I. The Origins of Separation, P 5
5 Whatever lies you may believe are of no concern to the miracle, which can heal any of them with equal ease. It makes no distinctions among misperceptions. Its sole concern is to distinguish between truth on the one hand, and error on the other. Some miracles may seem to be of greater magnitude than others. But remember the first principle in this course; there is no order of difficulty in miracles. In reality you are perfectly unaffected by all expressions of lack of love. These can be from yourself and others, from yourself to others, or from others to you. Peace is an attribute in you. You cannot find it outside. Illness is some form of external searching. Health is inner peace. It enables you to remain unshaken by lack of love from without and capable, through your acceptance of miracles, of correcting the conditions proceeding from lack of love in others.
I just love that first sentence! It doesn’t matter what form an untruth takes, or how big or complicated it seems. The miracle is unaffected. It simply is true or it is not. This really simplifies things, doesn’t it? I see now that the reason it seems like some miracles feel different than others is that I believe in some falsehoods more than others.
When looking for a parking place I call on my parking angel. My parking angel really rocks! She’s the best parking angel ever. I’m never surprised anymore when I go straight to an excellent parking place even in holiday shopping crowds. This feels like a tiny miracle and hardly worth mentioning, and even a little embarrassing. The kind of thing you tell someone and then laugh like it’s a joke. But really, why should I expect my life to be difficult as if expecting a convenient parking place would put a strain on the universe.
In the past, I have asked for healing of some sort and the mind would come up with reasons why I should not ask, or question if “good” would be the most helpful response. For instance, I would ask for ease in dealing with a difficult person and the thought would be that maybe having to deal with adversity was what I really needed. I would ask for someone else’s healing and would question if that was the best prayer. Maybe they are supposed to go through this sickness.
And of course, I have had the thought that I can’t believe something can be healed. It just doesn’t seem possible because it is so awful, or so real in some other way that it is too difficult for me to imagine it being simply gone or changed. All of these objections to miracles are the result of me believing in the lie more than I believed in the miracle. It is also the result of believing that all of these effects are outside the mind.
When I believe that the body is outside the mind, I think it is separate and out of my sphere of direct influence. It then seems as if there is the body and separate from that is my mind that will now have to affect something not part of itself. Now that separation is established in my mind with that thought, I see everything as separate.
A separate entity, the doctor, must be called upon. Separate medicines must be used and I can only hope the right one is available and works for me because I am separate and unique from other people. Because we are different, it might work on them but not me. A separate, and unreliable God can be prayed to, but since He is mad at me for being separate I don’t always feel deserving of His help so my supplications are tentative.
It gets even more complicated if I see someone else suffering and want to help, or if someone seems to be a threat to me in some way. I have to deal with the insurance people today and this feels like a threat, with them wanting one thing and me another. If I think they are outside my mind, and thus separate from me, I feel confused about how to pray.
Would it be right to pray that I influence them or would that be unfair to them? What if I influence them to see things my way and then they get in trouble and lose their job? What would be the right prayer?

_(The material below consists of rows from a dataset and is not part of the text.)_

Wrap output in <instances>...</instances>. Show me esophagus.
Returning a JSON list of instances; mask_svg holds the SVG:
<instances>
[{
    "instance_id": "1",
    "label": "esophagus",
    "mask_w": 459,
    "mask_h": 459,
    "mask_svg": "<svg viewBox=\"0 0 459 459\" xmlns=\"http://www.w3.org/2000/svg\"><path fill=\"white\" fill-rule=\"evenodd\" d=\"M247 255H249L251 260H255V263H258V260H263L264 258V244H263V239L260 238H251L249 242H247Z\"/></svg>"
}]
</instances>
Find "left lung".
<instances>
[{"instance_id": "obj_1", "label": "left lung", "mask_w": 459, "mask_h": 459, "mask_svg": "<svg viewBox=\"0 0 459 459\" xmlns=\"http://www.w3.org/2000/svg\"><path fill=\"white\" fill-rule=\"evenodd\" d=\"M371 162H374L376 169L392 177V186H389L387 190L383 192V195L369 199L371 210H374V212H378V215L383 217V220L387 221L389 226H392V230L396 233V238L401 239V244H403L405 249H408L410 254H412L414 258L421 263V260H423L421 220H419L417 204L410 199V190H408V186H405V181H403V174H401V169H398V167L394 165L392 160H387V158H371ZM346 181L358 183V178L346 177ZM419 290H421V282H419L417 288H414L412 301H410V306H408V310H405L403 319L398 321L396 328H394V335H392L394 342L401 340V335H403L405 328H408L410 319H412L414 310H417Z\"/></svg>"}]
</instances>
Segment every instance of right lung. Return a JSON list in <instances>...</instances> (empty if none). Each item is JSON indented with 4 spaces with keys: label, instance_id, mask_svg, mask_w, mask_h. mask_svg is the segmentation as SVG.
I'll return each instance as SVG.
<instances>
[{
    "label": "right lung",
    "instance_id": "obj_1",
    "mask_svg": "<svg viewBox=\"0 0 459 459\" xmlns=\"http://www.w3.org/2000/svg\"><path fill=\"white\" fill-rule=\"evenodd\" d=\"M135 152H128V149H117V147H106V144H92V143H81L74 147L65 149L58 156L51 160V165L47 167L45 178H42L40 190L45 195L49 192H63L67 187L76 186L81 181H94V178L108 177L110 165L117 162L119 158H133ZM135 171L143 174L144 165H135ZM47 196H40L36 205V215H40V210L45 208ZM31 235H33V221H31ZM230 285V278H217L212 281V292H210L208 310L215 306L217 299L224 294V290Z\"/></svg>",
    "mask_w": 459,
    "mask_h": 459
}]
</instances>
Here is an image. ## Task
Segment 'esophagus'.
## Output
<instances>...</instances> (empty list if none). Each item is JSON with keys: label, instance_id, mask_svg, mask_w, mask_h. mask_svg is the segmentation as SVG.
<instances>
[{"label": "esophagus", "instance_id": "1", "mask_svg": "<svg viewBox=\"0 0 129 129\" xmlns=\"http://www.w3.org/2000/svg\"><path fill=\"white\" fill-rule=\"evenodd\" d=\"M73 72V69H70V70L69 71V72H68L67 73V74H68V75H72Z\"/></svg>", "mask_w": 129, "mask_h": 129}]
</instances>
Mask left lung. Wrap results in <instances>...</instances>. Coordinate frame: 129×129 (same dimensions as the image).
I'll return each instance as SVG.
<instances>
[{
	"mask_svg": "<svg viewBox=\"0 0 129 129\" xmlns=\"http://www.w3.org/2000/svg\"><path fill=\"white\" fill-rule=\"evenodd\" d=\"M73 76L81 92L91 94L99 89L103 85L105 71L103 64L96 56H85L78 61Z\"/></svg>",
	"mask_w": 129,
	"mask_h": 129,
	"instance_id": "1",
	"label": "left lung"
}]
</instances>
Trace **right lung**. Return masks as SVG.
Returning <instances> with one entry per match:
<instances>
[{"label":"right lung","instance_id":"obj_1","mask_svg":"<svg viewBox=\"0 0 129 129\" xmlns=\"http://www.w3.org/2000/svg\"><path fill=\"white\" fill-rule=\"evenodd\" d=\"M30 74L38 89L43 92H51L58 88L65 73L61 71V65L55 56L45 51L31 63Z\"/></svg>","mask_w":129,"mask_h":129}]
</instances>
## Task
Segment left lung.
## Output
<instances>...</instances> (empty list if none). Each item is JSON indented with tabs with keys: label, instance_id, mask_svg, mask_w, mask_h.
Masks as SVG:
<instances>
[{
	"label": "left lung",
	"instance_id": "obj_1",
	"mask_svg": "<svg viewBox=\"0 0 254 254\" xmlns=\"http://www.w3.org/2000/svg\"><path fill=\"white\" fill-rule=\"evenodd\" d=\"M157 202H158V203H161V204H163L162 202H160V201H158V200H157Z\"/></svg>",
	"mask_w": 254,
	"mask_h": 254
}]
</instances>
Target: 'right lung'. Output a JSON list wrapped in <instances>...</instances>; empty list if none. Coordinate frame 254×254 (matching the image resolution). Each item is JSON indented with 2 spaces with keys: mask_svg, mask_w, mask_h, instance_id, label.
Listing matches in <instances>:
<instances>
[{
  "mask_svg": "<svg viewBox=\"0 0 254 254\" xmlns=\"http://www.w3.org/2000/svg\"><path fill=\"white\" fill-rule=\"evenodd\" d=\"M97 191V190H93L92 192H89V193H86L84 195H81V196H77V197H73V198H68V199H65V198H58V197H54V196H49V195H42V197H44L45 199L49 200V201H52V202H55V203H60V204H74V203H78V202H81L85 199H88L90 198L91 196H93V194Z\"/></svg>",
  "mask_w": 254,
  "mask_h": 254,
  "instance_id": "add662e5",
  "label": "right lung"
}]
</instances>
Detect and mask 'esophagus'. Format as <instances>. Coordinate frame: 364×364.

Here is what I did instead. I realized that I don’t know the right outcome for myself or anyone else so I ask for the right outcome without any attachment to what that might look like. I also realize that I am meant to be free and joyful and at peace and that there is no reason for me to experience anything else, nor is there any reason for anyone else to have a different experience. I am innocent and I am loved. Everyone else is innocent and loved.

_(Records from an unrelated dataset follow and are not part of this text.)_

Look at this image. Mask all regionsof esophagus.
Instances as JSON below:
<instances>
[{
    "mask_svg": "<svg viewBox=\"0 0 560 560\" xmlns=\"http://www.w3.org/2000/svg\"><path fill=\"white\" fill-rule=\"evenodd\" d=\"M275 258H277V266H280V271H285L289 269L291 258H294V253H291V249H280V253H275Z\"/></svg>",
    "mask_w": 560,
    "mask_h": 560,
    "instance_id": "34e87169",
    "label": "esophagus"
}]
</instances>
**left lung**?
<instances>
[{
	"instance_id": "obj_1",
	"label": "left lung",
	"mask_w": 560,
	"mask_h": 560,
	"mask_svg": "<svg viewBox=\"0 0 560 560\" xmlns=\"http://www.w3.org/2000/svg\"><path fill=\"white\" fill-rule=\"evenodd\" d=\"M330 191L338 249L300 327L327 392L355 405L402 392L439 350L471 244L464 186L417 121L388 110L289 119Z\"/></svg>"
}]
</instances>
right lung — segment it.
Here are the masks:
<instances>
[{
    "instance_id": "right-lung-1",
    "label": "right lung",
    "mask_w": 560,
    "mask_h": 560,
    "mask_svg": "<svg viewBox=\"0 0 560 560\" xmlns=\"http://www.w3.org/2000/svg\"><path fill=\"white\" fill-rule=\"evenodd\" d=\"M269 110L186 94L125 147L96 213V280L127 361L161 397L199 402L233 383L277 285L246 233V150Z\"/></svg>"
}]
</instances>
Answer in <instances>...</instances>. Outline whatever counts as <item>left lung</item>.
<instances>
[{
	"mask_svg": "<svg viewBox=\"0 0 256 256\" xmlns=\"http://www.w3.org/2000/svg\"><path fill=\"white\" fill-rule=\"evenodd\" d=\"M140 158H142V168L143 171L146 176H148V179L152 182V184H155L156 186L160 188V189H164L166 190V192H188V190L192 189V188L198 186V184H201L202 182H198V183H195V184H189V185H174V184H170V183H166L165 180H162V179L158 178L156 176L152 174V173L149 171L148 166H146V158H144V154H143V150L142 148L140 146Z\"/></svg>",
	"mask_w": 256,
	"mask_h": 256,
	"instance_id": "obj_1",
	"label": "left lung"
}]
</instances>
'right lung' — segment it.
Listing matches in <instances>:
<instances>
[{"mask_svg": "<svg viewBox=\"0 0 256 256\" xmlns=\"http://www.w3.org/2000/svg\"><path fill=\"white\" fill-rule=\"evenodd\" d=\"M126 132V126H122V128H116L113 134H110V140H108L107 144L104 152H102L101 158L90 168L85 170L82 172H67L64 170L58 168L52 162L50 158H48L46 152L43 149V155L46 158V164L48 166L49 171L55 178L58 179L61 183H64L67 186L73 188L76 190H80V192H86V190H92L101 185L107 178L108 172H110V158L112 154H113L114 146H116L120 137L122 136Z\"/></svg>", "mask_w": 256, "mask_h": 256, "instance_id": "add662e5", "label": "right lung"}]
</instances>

All of the world, everyone in it and every dream we are having is in the mind. Jesus says there is nothing outside the mind and that was an unequivocal statement. I accept that and believe that. Since the body and the insurance people and the situations I am dealing with are all in my mind, I ask that my mind be healed of any mistaken thought that the outcome should be less than loving, joyful and peaceful for all involved.

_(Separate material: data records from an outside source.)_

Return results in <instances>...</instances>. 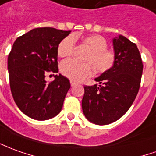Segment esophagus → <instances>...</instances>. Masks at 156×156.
Returning a JSON list of instances; mask_svg holds the SVG:
<instances>
[{
    "instance_id": "esophagus-1",
    "label": "esophagus",
    "mask_w": 156,
    "mask_h": 156,
    "mask_svg": "<svg viewBox=\"0 0 156 156\" xmlns=\"http://www.w3.org/2000/svg\"><path fill=\"white\" fill-rule=\"evenodd\" d=\"M70 83H71V86H75L76 84H77V83H76L75 81H73V80H71Z\"/></svg>"
}]
</instances>
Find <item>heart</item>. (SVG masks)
Instances as JSON below:
<instances>
[{
  "mask_svg": "<svg viewBox=\"0 0 156 156\" xmlns=\"http://www.w3.org/2000/svg\"><path fill=\"white\" fill-rule=\"evenodd\" d=\"M83 42L90 49L86 55L85 62H78L73 59H68L61 64V73L65 77L74 81H83L91 77L96 70L99 73H105L114 67L116 63L115 52L107 48V41L104 37L98 34L83 38ZM75 47L74 37L64 38L57 48V53L61 57L73 54Z\"/></svg>",
  "mask_w": 156,
  "mask_h": 156,
  "instance_id": "1",
  "label": "heart"
}]
</instances>
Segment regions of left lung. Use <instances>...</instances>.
<instances>
[{
    "mask_svg": "<svg viewBox=\"0 0 156 156\" xmlns=\"http://www.w3.org/2000/svg\"><path fill=\"white\" fill-rule=\"evenodd\" d=\"M116 63L95 78L100 85L84 86L82 109L89 122L107 125L121 118L138 94L143 62L137 45L126 37L113 39Z\"/></svg>",
    "mask_w": 156,
    "mask_h": 156,
    "instance_id": "1",
    "label": "left lung"
}]
</instances>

When I notice a thought in my mind that does not feel loving, peaceful or joyful, I know that this is not a true thought. That is as far as I need to go with it. The form the thought takes is not of concern. It is either true or it is not true. I give the thought to Holy Spirit in full expectation of the miracle. I have every right and reason to expect a healed mind. As my mind is healed, my dream shifts and takes on a happy aspect.
Because I know this to be true, I am not disturbed by anything in the dream that is taking time to shift. My certainty allows me to wait in happy anticipation to see how life works itself out. Sometimes I have been delighted to see that all I needed to be happy was the acceptance of what was happening. I didn’t actually need the picture to change at all. Sometimes I have laughed as the scene before me dissolved into something else.
Without the stress of doubt and uncertainty life is simply interesting. If I become confused and forget what is real and what isn’t if I start seeing the story as if it is happening “out there” the stress returns. I feel anxious and panicky. I make the mistake of thinking that one mistaken thought was more powerful than another and so some things can be fixed and some not. But now that I know why this happens, I can just take a moment to give these thoughts to the Holy Spirit and ask Him to undo what I have done.